======== Text provided ========

Posted By Mary Butler on Sep 15, 2017
A furor arose last week when a video was released that showed a Utah nurse was roughly hauled out of her hospital’s burn unit by a police detective for refusing—legally—to let the officer draw the blood of an unconscious patient on July 26.
The nurse was complying with her hospital’s policy, ethics policies developed by nursing associations, and HIPAA regulations governing patient privacy—as well as, potentially, Utah’s state privacy laws that in certain circumstances pre-empt HIPAA regulations.
The incident, which went viral after the release of a video from a police officer’s body camera,* occurred at the burn unit at the University of Utah Hospital in Salt Lake City. The video depicts a situation in which Detective Jeff Payne—a trained police phlebotomist—asks nurse Alex Wubbels to let him draw a blood sample from an unconscious truck driver who was badly injured in a head-on collision with a suspect involved in a high-speed police chase. The suspect was killed in the accident and Payne’s supervisor told Payne to arrest the nurse if she refused to comply with the police’s blood draw request, according to the Washington Post.
The video depicts Wubbels—and her supervisor, who was on speaker phone on Wubbels’ cell phone—calmly explaining the hospital policy to police officers and Payne’s angry refusal to listen fully and comply with the policy.
The law was on Wubbels’ side. HIPAA allows covered entities, such as the Utah hospital, to release protected health information—such as allowing blood draws or releasing toxicology results—to law enforcement officials only under certain circumstances. For such a release to be legal, officials would need to present a court ordered documentation or a warrant, or fill out a Request from Law Enforcement for Release of Protected Health Information (PHI) form. A template for such a form was published in a 2015 Journal of AHIMA article, which can be found in the online AHIMA HIM Body of Knowledge.

======== Data supplied ========

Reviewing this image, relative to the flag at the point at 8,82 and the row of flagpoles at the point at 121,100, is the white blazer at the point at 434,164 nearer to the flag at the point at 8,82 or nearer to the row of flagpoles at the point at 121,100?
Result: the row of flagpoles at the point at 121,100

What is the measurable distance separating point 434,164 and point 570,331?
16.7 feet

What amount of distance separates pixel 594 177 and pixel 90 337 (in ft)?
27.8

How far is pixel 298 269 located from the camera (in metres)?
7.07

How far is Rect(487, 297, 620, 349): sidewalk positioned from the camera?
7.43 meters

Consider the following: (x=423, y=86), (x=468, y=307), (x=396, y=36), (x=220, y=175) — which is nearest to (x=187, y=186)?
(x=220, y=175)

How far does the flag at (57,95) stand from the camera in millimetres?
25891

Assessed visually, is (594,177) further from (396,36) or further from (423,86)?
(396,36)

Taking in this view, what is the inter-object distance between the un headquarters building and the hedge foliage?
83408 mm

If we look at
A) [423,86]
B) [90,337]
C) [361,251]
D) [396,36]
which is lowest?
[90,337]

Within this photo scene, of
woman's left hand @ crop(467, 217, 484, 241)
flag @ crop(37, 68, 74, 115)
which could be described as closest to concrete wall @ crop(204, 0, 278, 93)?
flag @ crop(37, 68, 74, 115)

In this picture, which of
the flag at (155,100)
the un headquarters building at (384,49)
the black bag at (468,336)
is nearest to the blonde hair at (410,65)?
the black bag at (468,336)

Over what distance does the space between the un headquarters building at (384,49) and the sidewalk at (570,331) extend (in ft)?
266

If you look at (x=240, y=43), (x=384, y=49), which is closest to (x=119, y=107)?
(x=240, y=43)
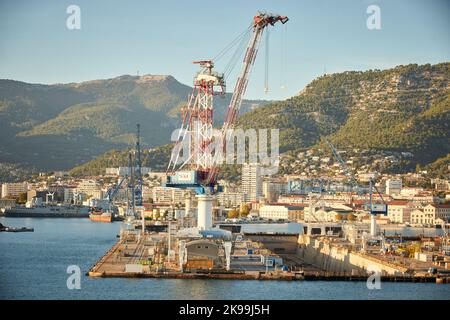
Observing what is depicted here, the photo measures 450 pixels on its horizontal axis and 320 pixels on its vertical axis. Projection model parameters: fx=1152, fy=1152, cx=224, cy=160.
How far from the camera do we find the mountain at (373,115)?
4380 inches

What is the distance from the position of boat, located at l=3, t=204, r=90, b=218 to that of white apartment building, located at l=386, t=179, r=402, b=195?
1022 inches

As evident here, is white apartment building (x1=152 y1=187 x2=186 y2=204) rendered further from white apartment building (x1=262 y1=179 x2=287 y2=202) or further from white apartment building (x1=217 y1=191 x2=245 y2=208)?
white apartment building (x1=262 y1=179 x2=287 y2=202)

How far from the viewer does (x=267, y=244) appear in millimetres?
54906

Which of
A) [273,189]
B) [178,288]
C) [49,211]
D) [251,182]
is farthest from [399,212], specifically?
[178,288]

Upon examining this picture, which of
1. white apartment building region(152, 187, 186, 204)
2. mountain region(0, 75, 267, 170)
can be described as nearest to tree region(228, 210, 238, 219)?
white apartment building region(152, 187, 186, 204)

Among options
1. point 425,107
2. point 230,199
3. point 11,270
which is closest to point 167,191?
point 230,199

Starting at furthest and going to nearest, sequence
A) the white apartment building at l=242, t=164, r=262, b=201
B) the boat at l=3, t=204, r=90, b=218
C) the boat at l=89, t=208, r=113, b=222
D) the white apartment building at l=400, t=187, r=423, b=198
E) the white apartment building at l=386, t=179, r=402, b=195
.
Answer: the white apartment building at l=242, t=164, r=262, b=201, the white apartment building at l=386, t=179, r=402, b=195, the white apartment building at l=400, t=187, r=423, b=198, the boat at l=3, t=204, r=90, b=218, the boat at l=89, t=208, r=113, b=222

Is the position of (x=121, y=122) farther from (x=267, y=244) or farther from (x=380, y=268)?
(x=380, y=268)

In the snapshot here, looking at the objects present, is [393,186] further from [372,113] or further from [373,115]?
[372,113]

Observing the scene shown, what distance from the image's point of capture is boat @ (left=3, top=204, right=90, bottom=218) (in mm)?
95000

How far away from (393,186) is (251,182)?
1544 centimetres
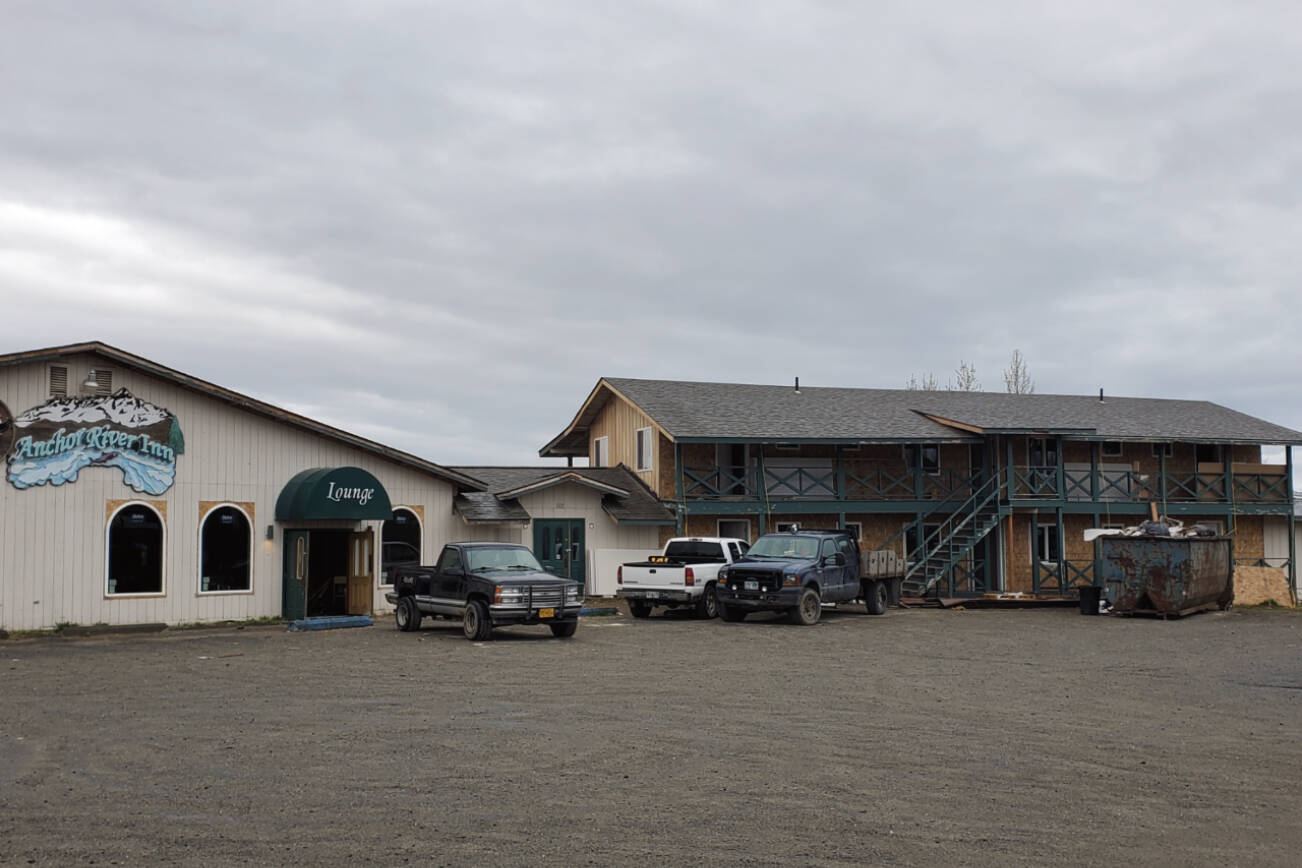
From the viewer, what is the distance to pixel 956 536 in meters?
34.9

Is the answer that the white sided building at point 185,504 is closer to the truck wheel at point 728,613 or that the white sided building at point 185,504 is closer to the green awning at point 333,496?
the green awning at point 333,496

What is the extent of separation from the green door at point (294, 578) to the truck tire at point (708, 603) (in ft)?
27.3

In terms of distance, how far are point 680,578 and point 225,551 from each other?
9.31 metres

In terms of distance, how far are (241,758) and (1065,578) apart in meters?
29.3

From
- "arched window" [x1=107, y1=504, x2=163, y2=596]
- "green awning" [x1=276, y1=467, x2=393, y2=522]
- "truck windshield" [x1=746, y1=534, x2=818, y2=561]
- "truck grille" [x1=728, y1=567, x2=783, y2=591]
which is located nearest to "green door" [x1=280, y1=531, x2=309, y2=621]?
"green awning" [x1=276, y1=467, x2=393, y2=522]

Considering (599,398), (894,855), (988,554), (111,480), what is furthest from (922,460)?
(894,855)

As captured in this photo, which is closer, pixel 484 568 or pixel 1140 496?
pixel 484 568

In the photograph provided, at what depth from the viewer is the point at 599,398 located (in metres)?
37.3

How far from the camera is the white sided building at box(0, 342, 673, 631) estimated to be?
69.2ft

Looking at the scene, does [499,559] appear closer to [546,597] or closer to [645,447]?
[546,597]

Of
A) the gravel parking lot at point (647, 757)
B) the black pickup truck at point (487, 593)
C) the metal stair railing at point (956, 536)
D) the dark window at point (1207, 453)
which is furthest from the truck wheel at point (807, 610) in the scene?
the dark window at point (1207, 453)

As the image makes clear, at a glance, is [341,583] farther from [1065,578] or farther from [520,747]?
[1065,578]

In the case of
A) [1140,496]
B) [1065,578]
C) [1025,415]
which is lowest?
[1065,578]

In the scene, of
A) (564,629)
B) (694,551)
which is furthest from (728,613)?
(564,629)
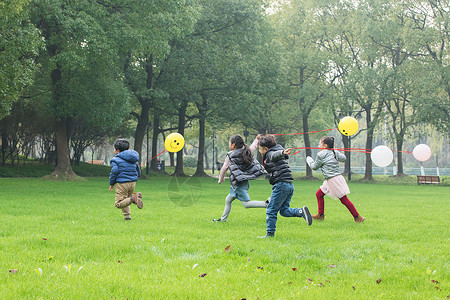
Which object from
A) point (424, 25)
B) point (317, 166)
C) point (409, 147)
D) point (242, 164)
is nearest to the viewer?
point (242, 164)

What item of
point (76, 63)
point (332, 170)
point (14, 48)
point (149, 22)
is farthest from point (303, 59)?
point (332, 170)

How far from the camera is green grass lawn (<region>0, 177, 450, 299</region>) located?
14.5 feet

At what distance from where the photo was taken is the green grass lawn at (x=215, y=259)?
4.42 metres

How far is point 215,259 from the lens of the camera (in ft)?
19.1

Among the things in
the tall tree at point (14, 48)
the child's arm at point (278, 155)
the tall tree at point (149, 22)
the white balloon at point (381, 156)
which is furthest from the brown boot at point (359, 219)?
the tall tree at point (149, 22)

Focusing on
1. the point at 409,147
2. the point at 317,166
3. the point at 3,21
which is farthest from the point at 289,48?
the point at 409,147

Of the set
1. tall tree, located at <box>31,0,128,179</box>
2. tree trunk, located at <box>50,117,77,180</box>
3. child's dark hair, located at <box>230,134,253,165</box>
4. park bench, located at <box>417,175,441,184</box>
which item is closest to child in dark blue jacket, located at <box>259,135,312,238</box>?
child's dark hair, located at <box>230,134,253,165</box>

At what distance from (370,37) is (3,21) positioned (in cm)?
3042

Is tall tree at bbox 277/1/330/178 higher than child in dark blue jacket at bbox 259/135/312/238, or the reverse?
tall tree at bbox 277/1/330/178

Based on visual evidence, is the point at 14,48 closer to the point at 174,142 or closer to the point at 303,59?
the point at 174,142

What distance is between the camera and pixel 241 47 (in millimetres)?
35000

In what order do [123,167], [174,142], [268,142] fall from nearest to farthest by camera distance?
1. [268,142]
2. [123,167]
3. [174,142]

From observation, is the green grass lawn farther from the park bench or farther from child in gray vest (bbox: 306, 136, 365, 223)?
the park bench

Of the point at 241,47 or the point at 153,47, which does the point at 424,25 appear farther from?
the point at 153,47
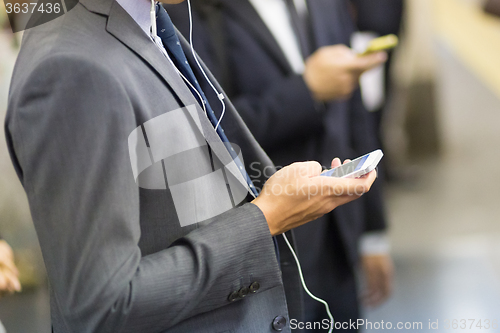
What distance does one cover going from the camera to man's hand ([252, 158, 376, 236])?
649 millimetres

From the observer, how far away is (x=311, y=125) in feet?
3.72

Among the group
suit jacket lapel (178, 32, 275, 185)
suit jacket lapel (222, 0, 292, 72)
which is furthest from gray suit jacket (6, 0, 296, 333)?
suit jacket lapel (222, 0, 292, 72)

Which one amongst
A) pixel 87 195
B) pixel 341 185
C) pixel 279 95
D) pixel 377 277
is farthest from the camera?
pixel 377 277

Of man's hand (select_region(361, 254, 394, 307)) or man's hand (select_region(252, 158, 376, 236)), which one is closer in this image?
man's hand (select_region(252, 158, 376, 236))

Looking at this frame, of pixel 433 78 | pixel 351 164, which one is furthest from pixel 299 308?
pixel 433 78

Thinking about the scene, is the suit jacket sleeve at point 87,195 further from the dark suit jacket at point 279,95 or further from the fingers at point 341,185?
the dark suit jacket at point 279,95

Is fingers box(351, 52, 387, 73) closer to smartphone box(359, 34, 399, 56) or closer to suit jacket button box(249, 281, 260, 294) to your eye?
smartphone box(359, 34, 399, 56)

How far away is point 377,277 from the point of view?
1.38m

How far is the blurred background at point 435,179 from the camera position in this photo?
3.61 ft

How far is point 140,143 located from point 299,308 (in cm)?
45

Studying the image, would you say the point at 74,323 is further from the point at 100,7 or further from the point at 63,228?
the point at 100,7

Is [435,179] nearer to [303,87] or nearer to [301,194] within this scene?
[303,87]

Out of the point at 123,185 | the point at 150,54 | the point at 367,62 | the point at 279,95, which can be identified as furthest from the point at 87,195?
the point at 367,62

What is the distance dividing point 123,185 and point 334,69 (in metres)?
0.73
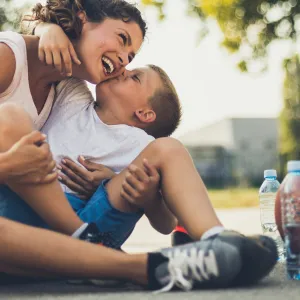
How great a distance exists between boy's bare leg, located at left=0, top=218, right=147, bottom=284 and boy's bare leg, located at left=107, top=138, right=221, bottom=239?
0.93 feet

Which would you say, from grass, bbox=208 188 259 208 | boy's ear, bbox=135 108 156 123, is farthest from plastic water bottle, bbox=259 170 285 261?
grass, bbox=208 188 259 208

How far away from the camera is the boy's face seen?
124 inches

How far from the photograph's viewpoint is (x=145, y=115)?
3.26 m

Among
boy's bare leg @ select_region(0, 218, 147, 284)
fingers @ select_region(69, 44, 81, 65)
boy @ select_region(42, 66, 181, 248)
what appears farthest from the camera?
fingers @ select_region(69, 44, 81, 65)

========

Exercise instructions:
1. Answer from the article on the Utah nurse:
(a) In which unit and hospital did the incident take place?
(b) What training did Detective Jeff Payne have?
(c) Where was a template for the law enforcement release form published?
2. Extend the article on the Utah nurse, starting after its last sentence.
The data plays no part in the work that comes next.

Answer set:
1.
(a) The burn unit at the University of Utah Hospital in Salt Lake City.
(b) He was a trained police phlebotomist.
(c) In a 2015 Journal of AHIMA article.

2.
That article, “Responding to Requests from Law Enforcement Officials for Release of PHI,” outlines the guidelines these request forms should provide, such as:
- Guides staff in obtaining the needed information from the law enforcement official
- Verifies the officer’s identity and obtains the officer’s signature
- Requires the officer to list the specific information needed
- Confirms that a case number, warrant number, or incident report is associated with the request
- Requires the officer to read and select the appropriate legal exception and certify that the information requested is needed for this legal exception
- Assists the privacy officer or designee in determining if release is allowed by specifically referencing the HIPAA standard and listing the HIPAA legal exception
- Provides a document for accounting of disclosures
Additionally, the US Supreme Court has weighed in very clearly on the side of allowing healthcare providers to prohibit blood draws on unconscious patients, according to the Washington Post.
Ultimately, the detective—not the nurse—was charged with a crime . According to the Post, the police department of a neighboring town asked Payne to obtain a blood sample to check for illicit substances and help prove that the truck driver was not under the influence. The Salt Lake City Police Department confirmed that two employees had been placed on administrative leave until a criminal investigation against them is complete.
The Salt Lake Tribune’s editorial board, believes that the police department has not acted harshly or swiftly enough, however.
“Unless the investigations turn up something that is not now apparent, it seems clear that Payne should already have lost his job, and that his certification to be a law enforcement officer should be permanently revoked,” the board wrote. “The fact that he was removed from the roll of officers who are allowed to take blood samples, but not placed on leave until the matter became public and a criminal investigation launched, can only serve to undermine public confidence in the whole department.”